The FCA was amended again in 2009 and 2010 to clarify terms and expand its scope from the original law.
What are the compliance risks of the False Claims Act?
Making False Claims: 31 U.S.C. § 3729(a)(1) bars several types of false claims. 31 U.S.C. § 3729(a)(1)(A) and (B) prohibit making or presenting a false claim for payment or approval. 31 U.S.C. § 3729(a)(1)(D) alludes to the bait and switch situation alluded to in the “History” section of this article, where suppliers would defraud the government by shipping sawdust instead of the guns. 31 U.S.C. § 3729(a)(1)(G) is commonly referred to as the “reverse false claims section.”[16] Instead of prohibiting claims to receive payment or approval, 31 U.S.C. § 3729(a)(1)(G) prohibits a false record or statement in order to avoid a payment obligation to the government.

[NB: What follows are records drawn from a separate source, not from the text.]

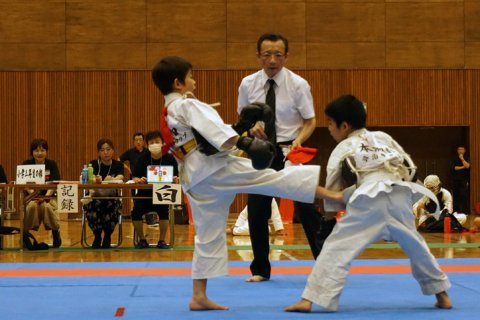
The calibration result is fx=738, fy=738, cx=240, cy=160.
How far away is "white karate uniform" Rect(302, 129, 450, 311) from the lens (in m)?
3.55

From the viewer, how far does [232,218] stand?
43.3 feet

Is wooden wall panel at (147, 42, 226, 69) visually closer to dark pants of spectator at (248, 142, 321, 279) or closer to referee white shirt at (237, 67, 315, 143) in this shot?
referee white shirt at (237, 67, 315, 143)

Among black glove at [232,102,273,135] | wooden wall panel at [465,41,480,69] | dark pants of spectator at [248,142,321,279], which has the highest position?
wooden wall panel at [465,41,480,69]

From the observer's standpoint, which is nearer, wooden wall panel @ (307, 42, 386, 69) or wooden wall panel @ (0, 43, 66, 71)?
wooden wall panel @ (0, 43, 66, 71)

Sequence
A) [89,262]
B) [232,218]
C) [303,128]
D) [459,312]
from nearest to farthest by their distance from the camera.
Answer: [459,312] → [303,128] → [89,262] → [232,218]

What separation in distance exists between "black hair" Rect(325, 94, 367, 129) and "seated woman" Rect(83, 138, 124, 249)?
4.69 m

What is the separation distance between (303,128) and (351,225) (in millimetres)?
1499

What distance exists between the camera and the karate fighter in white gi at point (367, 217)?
3.56 m

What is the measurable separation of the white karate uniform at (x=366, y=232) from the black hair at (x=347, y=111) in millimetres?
114

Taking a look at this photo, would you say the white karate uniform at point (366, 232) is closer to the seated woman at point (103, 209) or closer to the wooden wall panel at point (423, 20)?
the seated woman at point (103, 209)

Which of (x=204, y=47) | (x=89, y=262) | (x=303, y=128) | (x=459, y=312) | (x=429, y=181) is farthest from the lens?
(x=204, y=47)

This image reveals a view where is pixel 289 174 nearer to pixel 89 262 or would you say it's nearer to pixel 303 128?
pixel 303 128

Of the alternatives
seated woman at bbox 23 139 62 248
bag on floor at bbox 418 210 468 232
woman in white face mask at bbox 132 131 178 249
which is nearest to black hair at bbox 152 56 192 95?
woman in white face mask at bbox 132 131 178 249

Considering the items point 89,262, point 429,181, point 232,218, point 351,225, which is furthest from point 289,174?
A: point 232,218
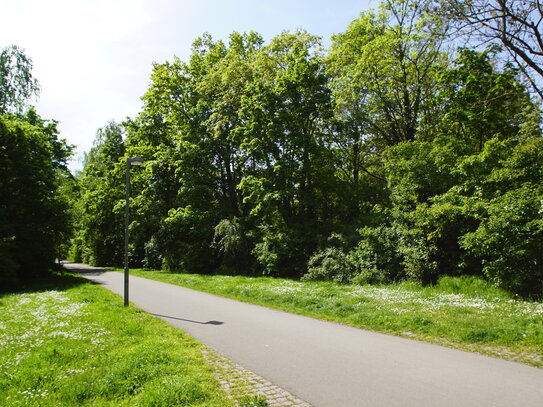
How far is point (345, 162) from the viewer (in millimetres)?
23938

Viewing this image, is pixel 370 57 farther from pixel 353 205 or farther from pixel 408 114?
pixel 353 205

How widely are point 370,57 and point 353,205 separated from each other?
341 inches

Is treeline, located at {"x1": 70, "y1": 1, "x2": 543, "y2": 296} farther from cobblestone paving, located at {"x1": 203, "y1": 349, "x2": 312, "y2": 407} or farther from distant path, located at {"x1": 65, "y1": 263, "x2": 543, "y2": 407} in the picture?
cobblestone paving, located at {"x1": 203, "y1": 349, "x2": 312, "y2": 407}

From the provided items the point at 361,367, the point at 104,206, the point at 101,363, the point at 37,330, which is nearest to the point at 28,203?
the point at 104,206

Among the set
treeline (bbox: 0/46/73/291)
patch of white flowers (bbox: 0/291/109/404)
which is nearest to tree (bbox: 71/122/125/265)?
treeline (bbox: 0/46/73/291)

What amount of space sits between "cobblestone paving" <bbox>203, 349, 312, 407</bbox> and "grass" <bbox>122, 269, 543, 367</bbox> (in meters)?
3.87

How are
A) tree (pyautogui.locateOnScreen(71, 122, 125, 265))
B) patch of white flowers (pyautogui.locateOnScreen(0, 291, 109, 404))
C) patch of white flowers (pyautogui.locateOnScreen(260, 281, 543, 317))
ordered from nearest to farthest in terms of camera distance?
1. patch of white flowers (pyautogui.locateOnScreen(0, 291, 109, 404))
2. patch of white flowers (pyautogui.locateOnScreen(260, 281, 543, 317))
3. tree (pyautogui.locateOnScreen(71, 122, 125, 265))

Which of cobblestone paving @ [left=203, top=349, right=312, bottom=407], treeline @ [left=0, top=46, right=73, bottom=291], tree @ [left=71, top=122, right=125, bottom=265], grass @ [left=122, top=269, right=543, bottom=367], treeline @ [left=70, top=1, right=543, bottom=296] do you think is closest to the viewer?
cobblestone paving @ [left=203, top=349, right=312, bottom=407]

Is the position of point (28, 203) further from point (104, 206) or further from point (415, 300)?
point (415, 300)

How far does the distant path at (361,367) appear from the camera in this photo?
479 centimetres

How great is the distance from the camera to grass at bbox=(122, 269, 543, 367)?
6.92m

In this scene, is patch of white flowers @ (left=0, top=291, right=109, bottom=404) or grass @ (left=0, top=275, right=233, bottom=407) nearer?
grass @ (left=0, top=275, right=233, bottom=407)

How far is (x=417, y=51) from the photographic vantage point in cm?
1994

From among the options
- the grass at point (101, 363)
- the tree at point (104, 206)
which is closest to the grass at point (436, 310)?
the grass at point (101, 363)
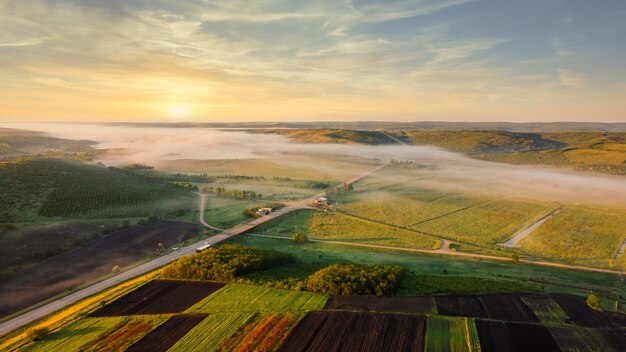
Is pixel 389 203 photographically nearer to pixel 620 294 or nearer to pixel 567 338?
pixel 620 294

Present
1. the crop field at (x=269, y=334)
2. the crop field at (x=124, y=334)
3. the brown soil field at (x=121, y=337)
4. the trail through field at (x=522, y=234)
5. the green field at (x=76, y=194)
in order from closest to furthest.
→ 1. the crop field at (x=269, y=334)
2. the brown soil field at (x=121, y=337)
3. the crop field at (x=124, y=334)
4. the trail through field at (x=522, y=234)
5. the green field at (x=76, y=194)

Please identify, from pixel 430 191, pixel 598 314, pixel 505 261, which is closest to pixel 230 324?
pixel 598 314

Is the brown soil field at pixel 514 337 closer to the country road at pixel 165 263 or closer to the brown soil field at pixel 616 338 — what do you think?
the brown soil field at pixel 616 338

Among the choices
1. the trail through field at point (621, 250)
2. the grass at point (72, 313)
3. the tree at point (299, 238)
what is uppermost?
the grass at point (72, 313)

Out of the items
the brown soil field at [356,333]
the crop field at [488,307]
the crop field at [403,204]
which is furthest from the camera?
the crop field at [403,204]

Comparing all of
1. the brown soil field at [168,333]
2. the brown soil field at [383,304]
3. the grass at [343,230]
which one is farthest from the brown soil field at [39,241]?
the brown soil field at [383,304]

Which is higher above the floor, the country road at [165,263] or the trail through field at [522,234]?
the country road at [165,263]
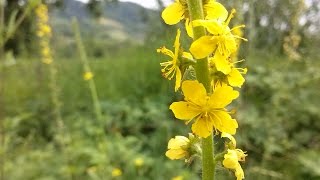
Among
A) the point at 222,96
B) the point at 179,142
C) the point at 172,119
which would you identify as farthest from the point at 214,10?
the point at 172,119

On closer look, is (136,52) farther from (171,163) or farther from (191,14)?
(191,14)

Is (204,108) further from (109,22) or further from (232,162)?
(109,22)

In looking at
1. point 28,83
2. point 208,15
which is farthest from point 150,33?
point 208,15

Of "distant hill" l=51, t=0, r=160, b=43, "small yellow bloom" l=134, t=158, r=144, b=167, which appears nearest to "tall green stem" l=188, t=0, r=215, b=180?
"small yellow bloom" l=134, t=158, r=144, b=167

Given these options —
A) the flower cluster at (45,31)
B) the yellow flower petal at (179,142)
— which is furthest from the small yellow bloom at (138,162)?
the yellow flower petal at (179,142)

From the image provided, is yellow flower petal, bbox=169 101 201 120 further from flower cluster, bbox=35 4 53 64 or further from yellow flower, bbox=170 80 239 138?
flower cluster, bbox=35 4 53 64

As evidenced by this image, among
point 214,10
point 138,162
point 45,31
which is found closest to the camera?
point 214,10

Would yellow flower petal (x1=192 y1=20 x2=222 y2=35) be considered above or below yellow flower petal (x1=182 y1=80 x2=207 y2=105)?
above
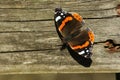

Further, 31 U.S.C. § 3729(a)(2) provides for mitigation of the amount of damages a cooperative violating party would pay to the government. Lastly, violations of 31 U.S.C. § 3729 may trigger violations of the Anti-Kickback Statute and Stark Law.
Civil Actions for False Claims: False Claims Act lawsuits are often brought by private individuals who are often former or current employees of the alleged violator. The False Claims Act incentivizes individuals to bring suit, known as qui tam plaintiffs or relators, by awarding them a sizeable share of the proceeds from a successful suit or settlement. When an action is brought by a private individual, the complaint is sealed for 60 days while the government investigates and decides whether to take over the action. If the government declines, the private individual may still prosecute the action; however, the government may still choose to intervene. 31 U.S.C. § 3730(h) protects employee whistleblowers from employer retaliation.
What are the corrective actions of the False Claims Act?
Appointment of a compliance officer.
Development of a written training plan to ensure compliance with federal healthcare programs.
Required hiring of an independent review organization to review claims for reimbursement by Medicare and Medicaid.
Establishment of an internal disclosure program for employees to report possible compliance violations to the compliance officer without risk of retaliation.